Batının İslâm dünyası üzerine bu
yoğun saldırıları, iki uygarlığı günümüzde yeniden karşı karşıya
getirdi. Görülecektir ki bu, Batı uygarlığının, bütün insanlığın büyük
bir toplum olarak birleştirilmesini ve modern Batı tekniğini
kullanabildiğimiz yerdeki, gökteki, denizdeki herşeyin denetimini
isteyen büyük hırsının bir parçasıdır. Batının bugün İslâm’a yaptığını
İslâm da sırasıyla, hâlâ canlı olan Ortodoks Hristiyan, Hint, Uzakdoğu
uygarlıklarına ve tropik Afrika’da köşelerine çekilmiş ilkel toplumlara
yapmakta... Onun için İslâm ve Batının çağdaş karşılaşması, geçmişteki
ilişkilerinden yalnızca daha canlı ve içten olmakla kalmamış; Batılı
adamın dünyayı «Batılılaştırma» eylemini açığa çıkaran bir olay olmuştur
-iki dünya savaşını görmüş bir kuşağın tarihinde-, bu gerçekten en
ilginç ve en önemli olaylardan sayılmalı.
Bu yüzden İslâm bir kez
daha Batıyla karşılaşıyor.
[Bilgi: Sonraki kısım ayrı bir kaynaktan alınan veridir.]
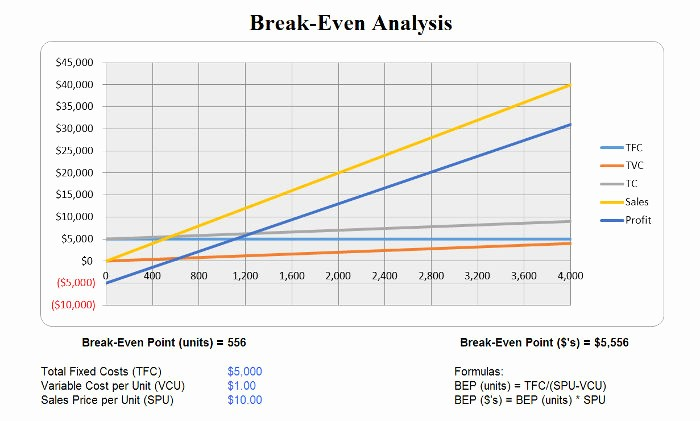 Break even Analysis formula Excel Beautiful Free Break even Analysis Templates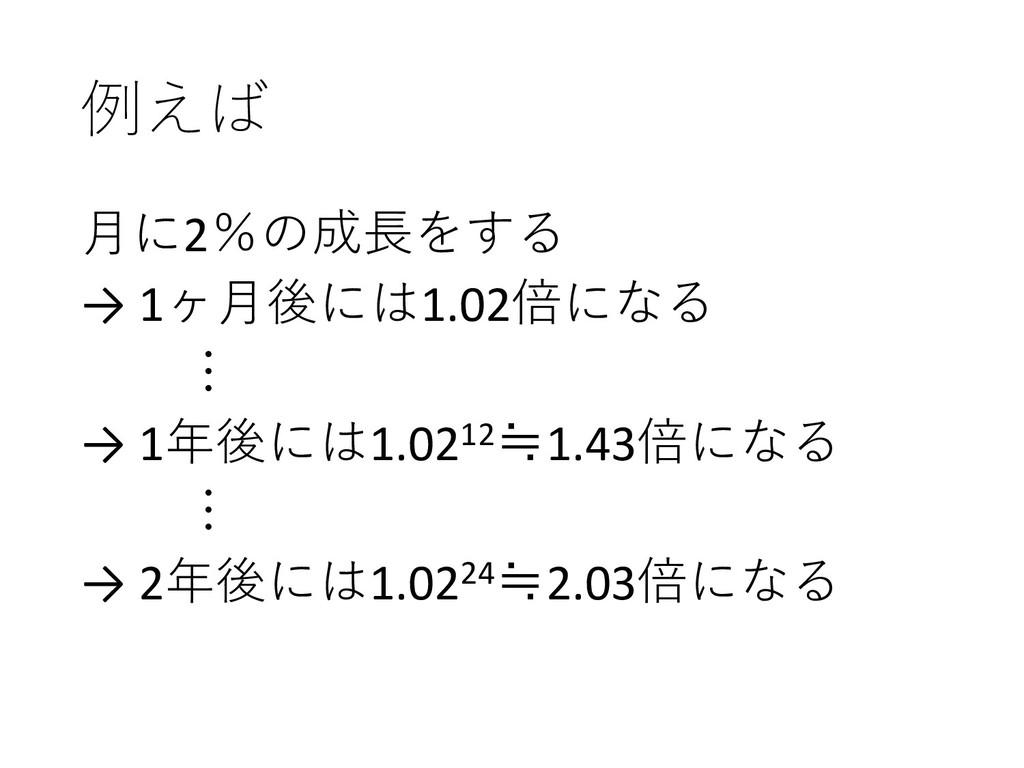 例えば 月に2%の成長をする → 1ヶ月後には1.02倍になる ︙ → 1年後には1.0212...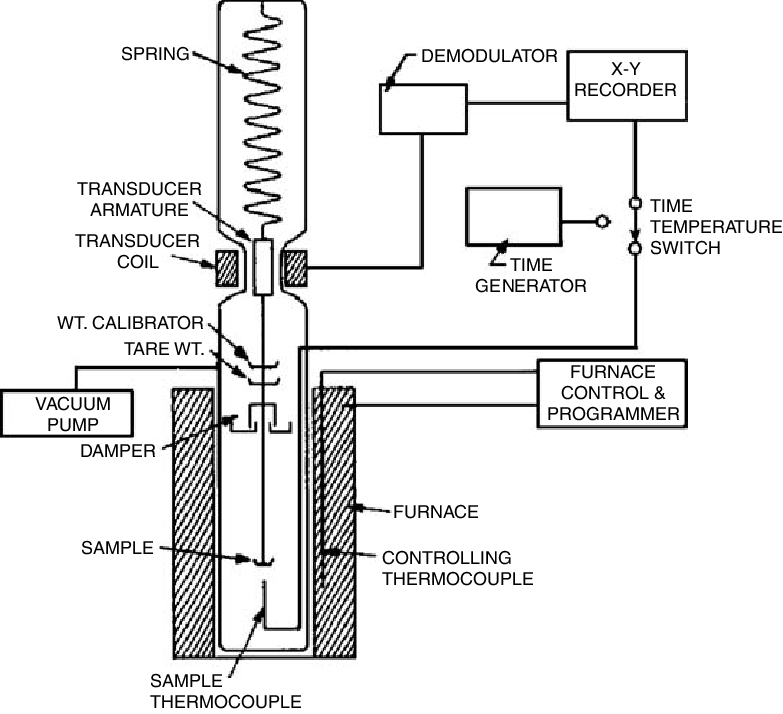 1 Schematic diagram of a simple thermogravimetric analysis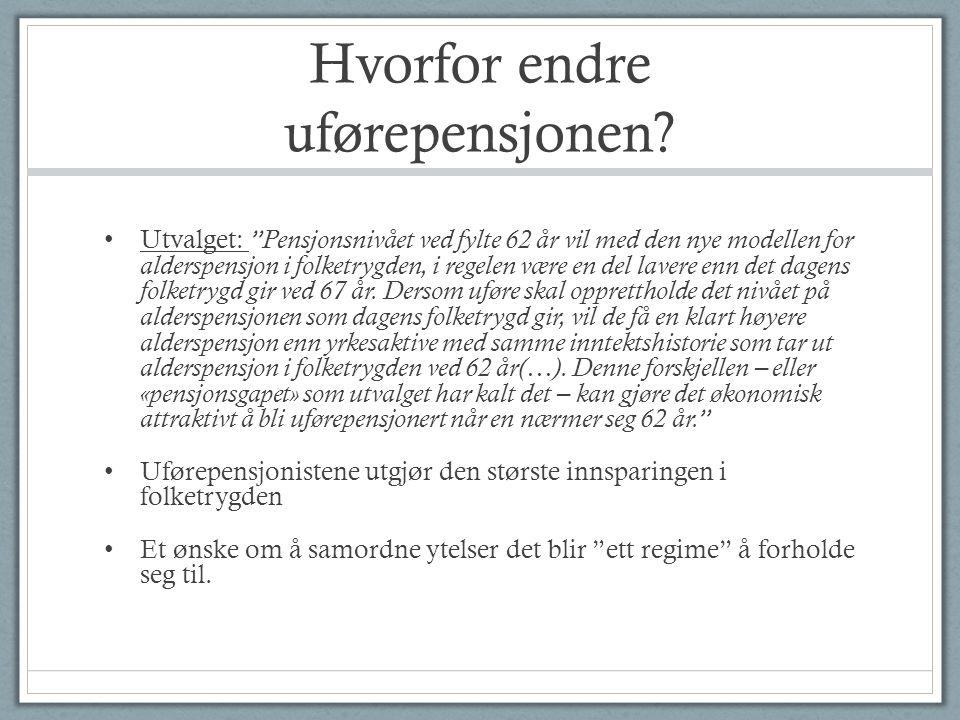 Antall uføre i dag • 294 000 personer i Norge er uføretrygdet • 57 % av disse er kvinner • Ca 40 % er ufør den dagen de er alderspensjonister • 35% av nye uføre er over 60 år • 7700 er under 30 år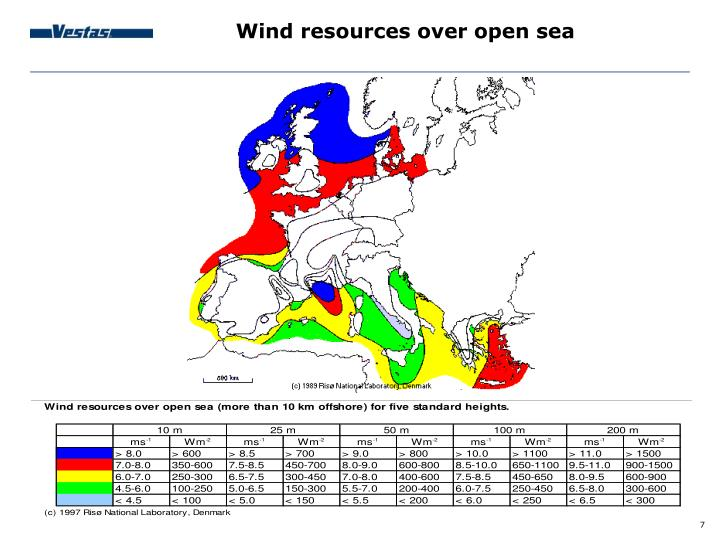 Wind resources over open sea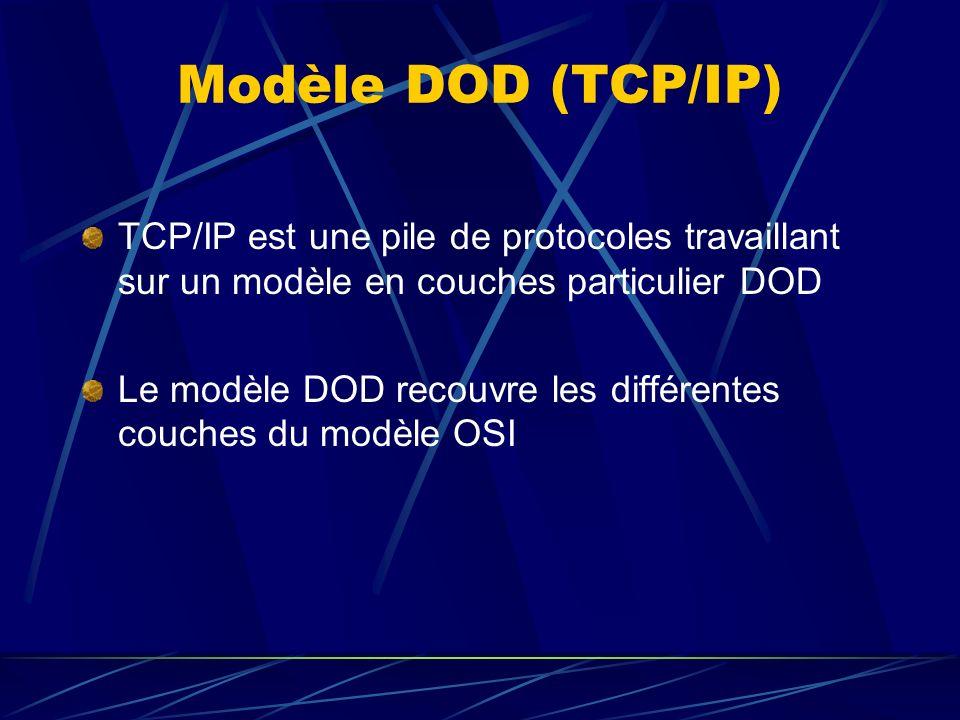Modèle DOD (TCP/IP) TCP/IP est une pile de protocoles travaillant sur un modèle en couches particulier DOD.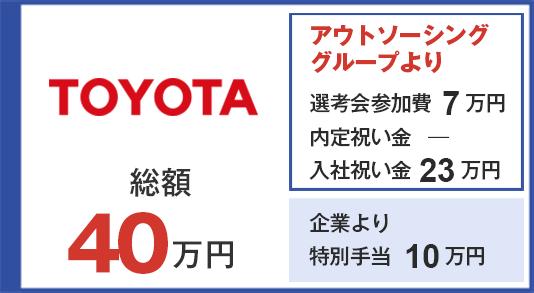 トヨタ 選考会参加費7万円 入社祝い金28万円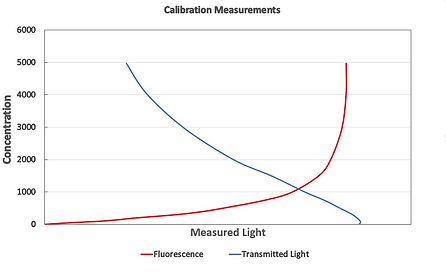 UV and Transmitted Light Calibration Curves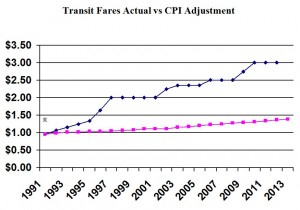Transit Fares Actual vs CPI Adjustment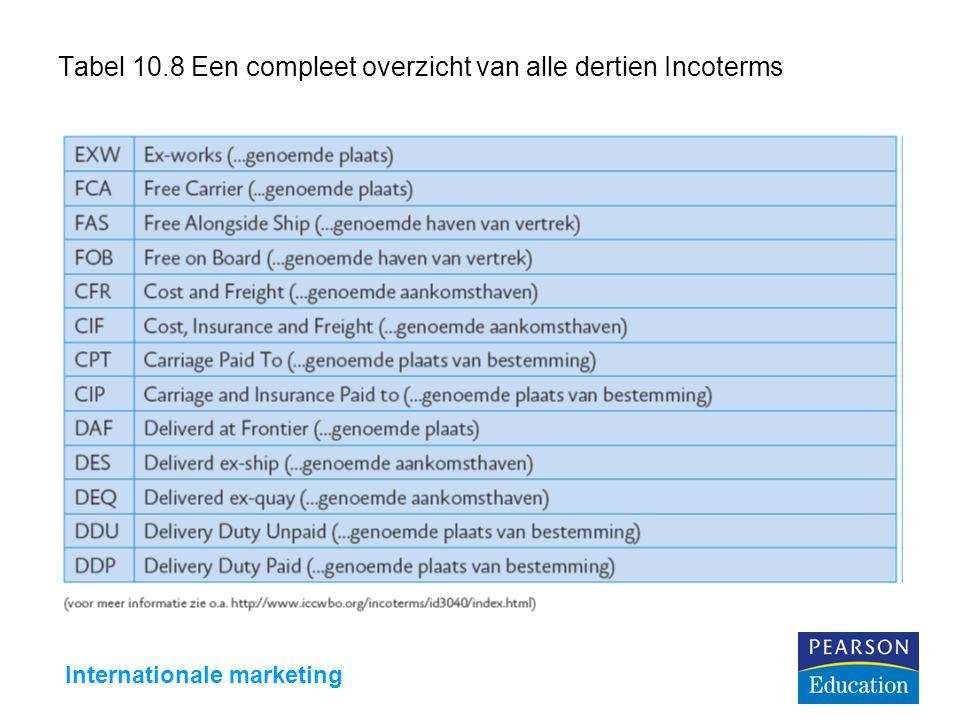 Internationale marketing Tabel 10.8 Een compleet overzicht van alle dertien Incoterms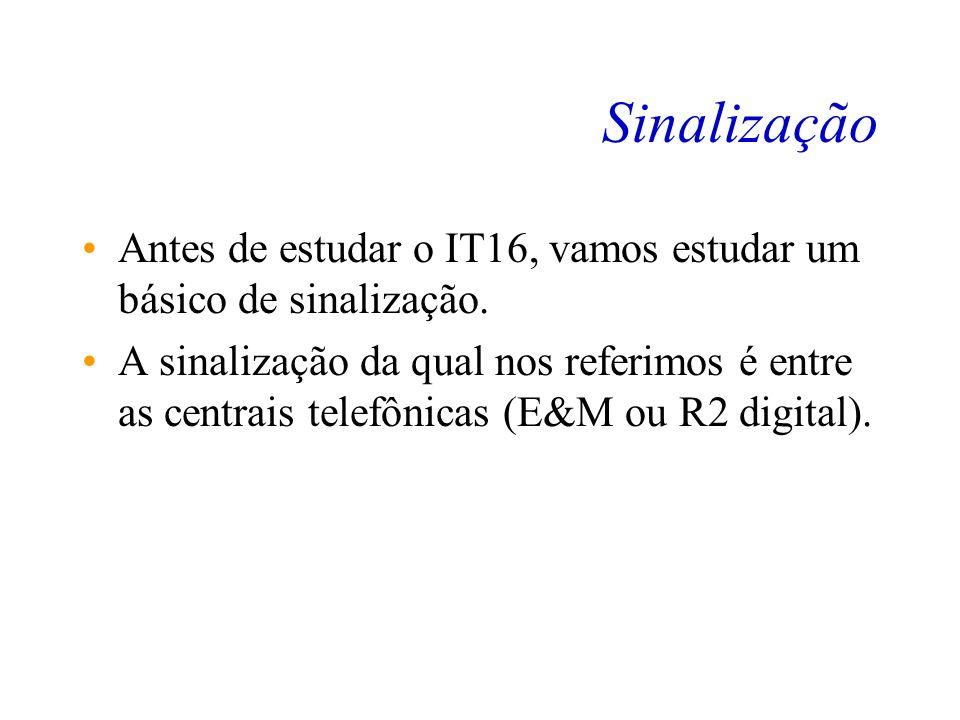 Sinalização Antes de estudar o IT16, vamos estudar um básico de sinalização.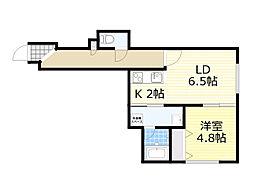 ブレッシング札幌白石2 1階1LDKの間取り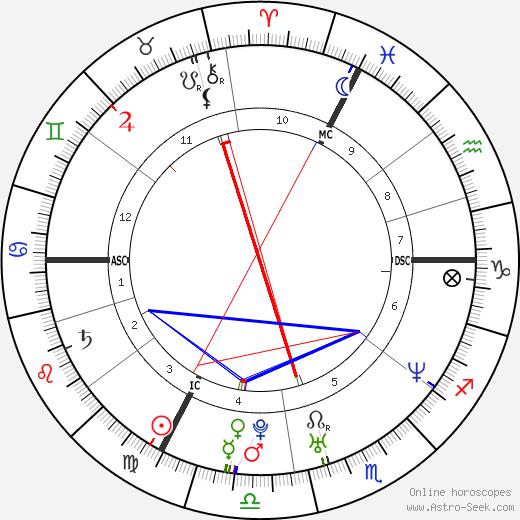 Emma de Caunes astro natal birth chart, Emma de Caunes horoscope, astrology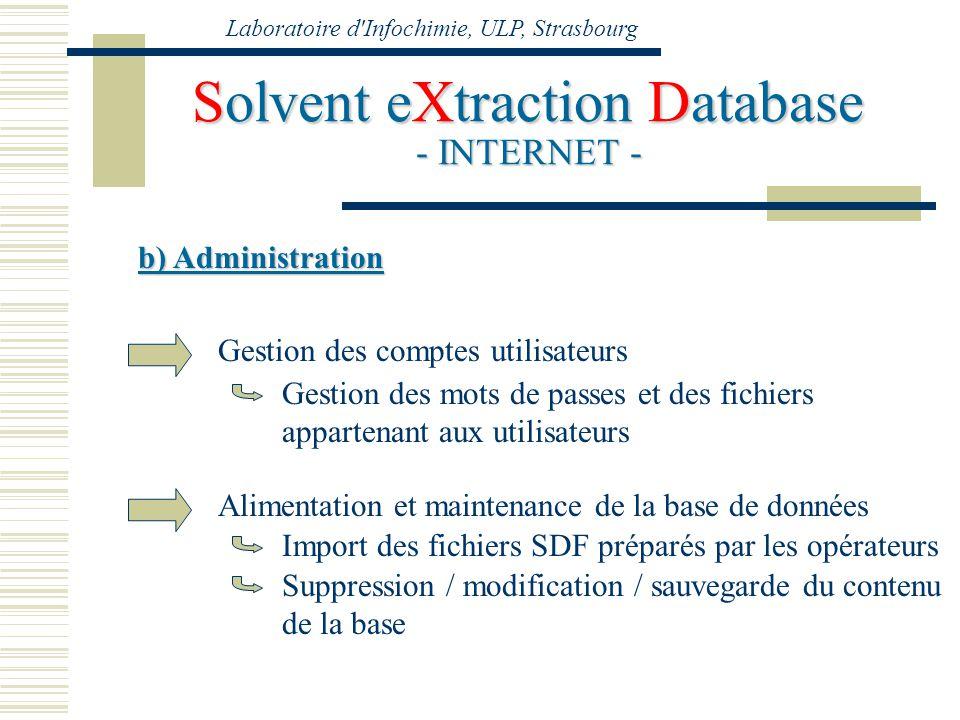 Laboratoire d'Infochimie, ULP, Strasbourg Solvent eXtraction Database - INTERNET - b) Administration Gestion des comptes utilisateurs Suppression / mo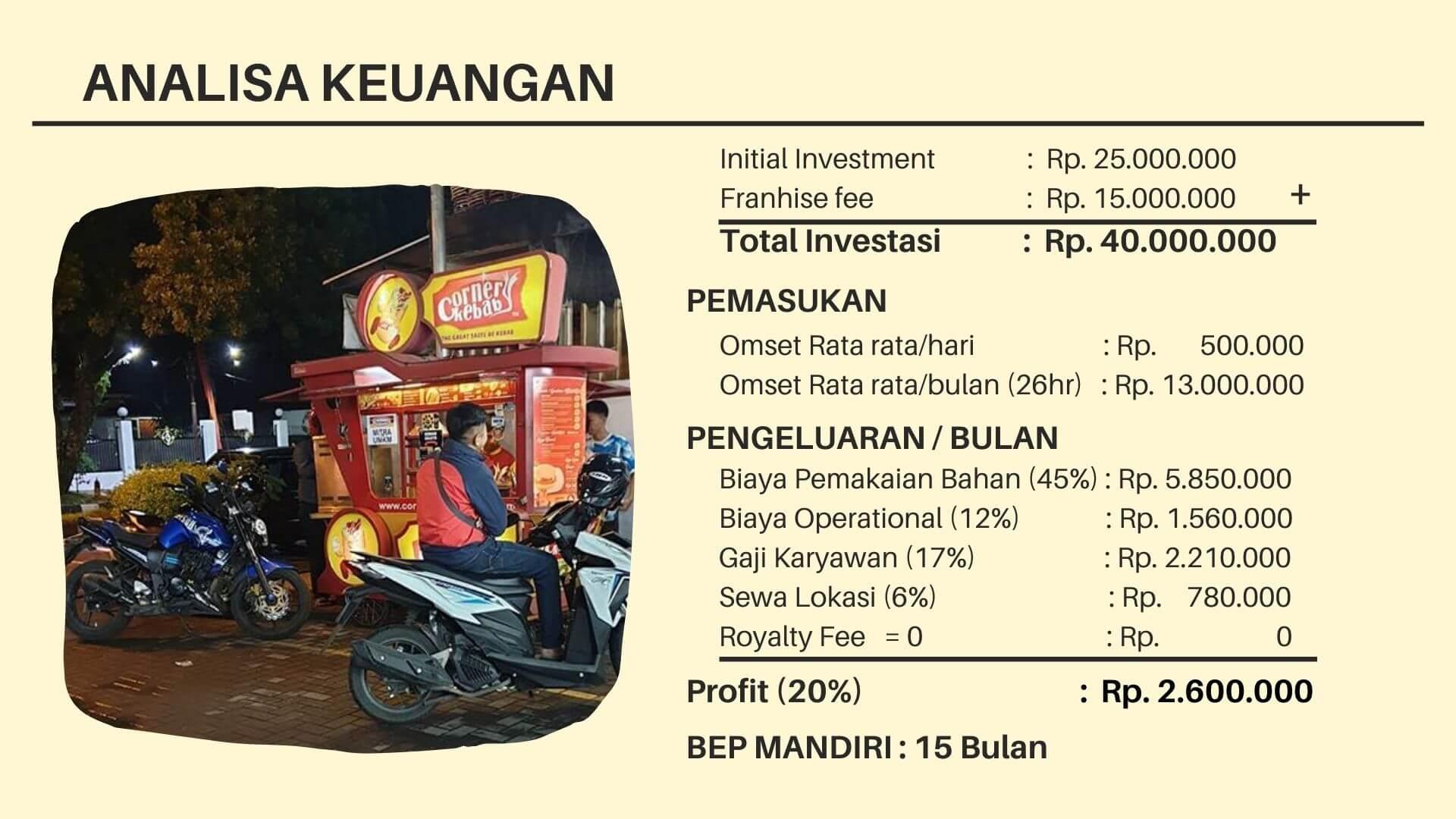 Proyeksi Bisnis corner kebab franchise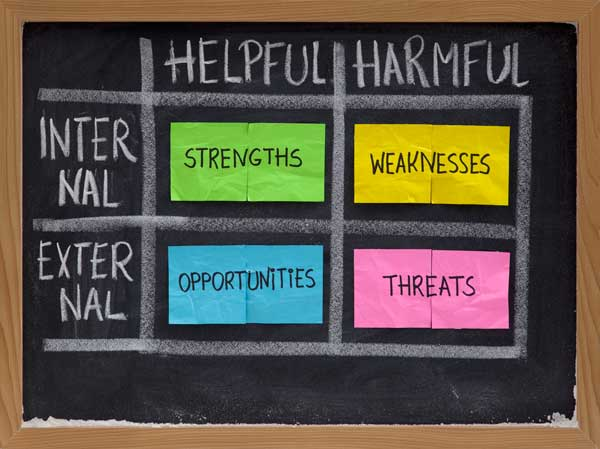 helpful-harmful-matrix-chalk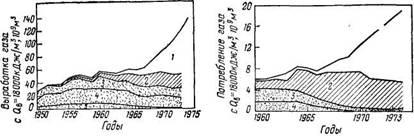 Выработка газа, Потребление газа в химической промышленности ФРГ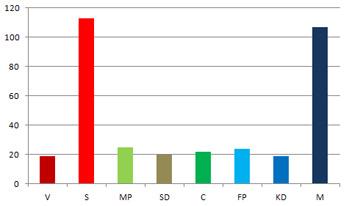 Mandatfördelning på partierna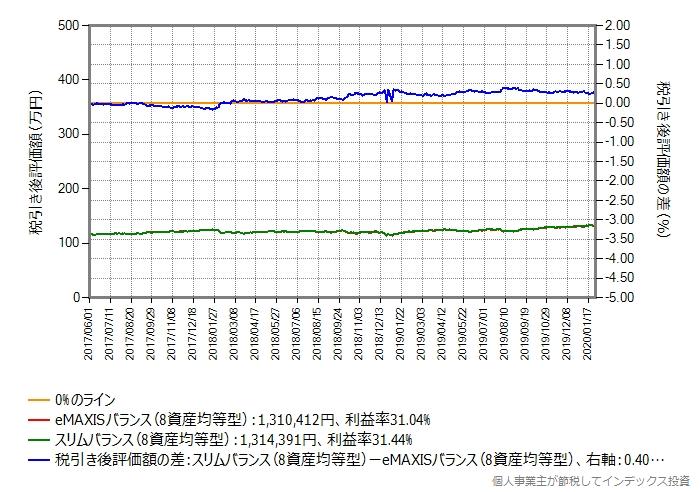 eMAXISバランス(8資産均等型)からスリムバランスへ乗り換えたグラフ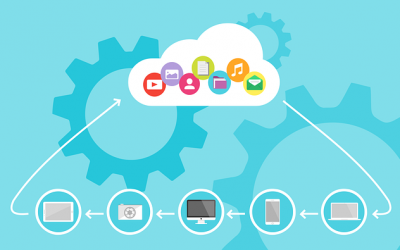 ☁️ Google Drive: La mejor app para tu negocio online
Ne var ki bu kez kozlar, Haçlı Seferlerinin
en kritik dönemlerindekinden daha çok aleyhinde; çünkü çağdaş Batı, ona
karşı yalnızca silâh yönünden değil aynı zamanda silâh sanayiinin son
derece bağlı olduğu ekonomik yaşam biçimi konusunda da ve hepsinin
üstünde ruhsal kültürde -uygarlık denilen ve kendi kendine dışa dönük
ürünleri yaratan ve besleyen o derûnî güçte- de üstün.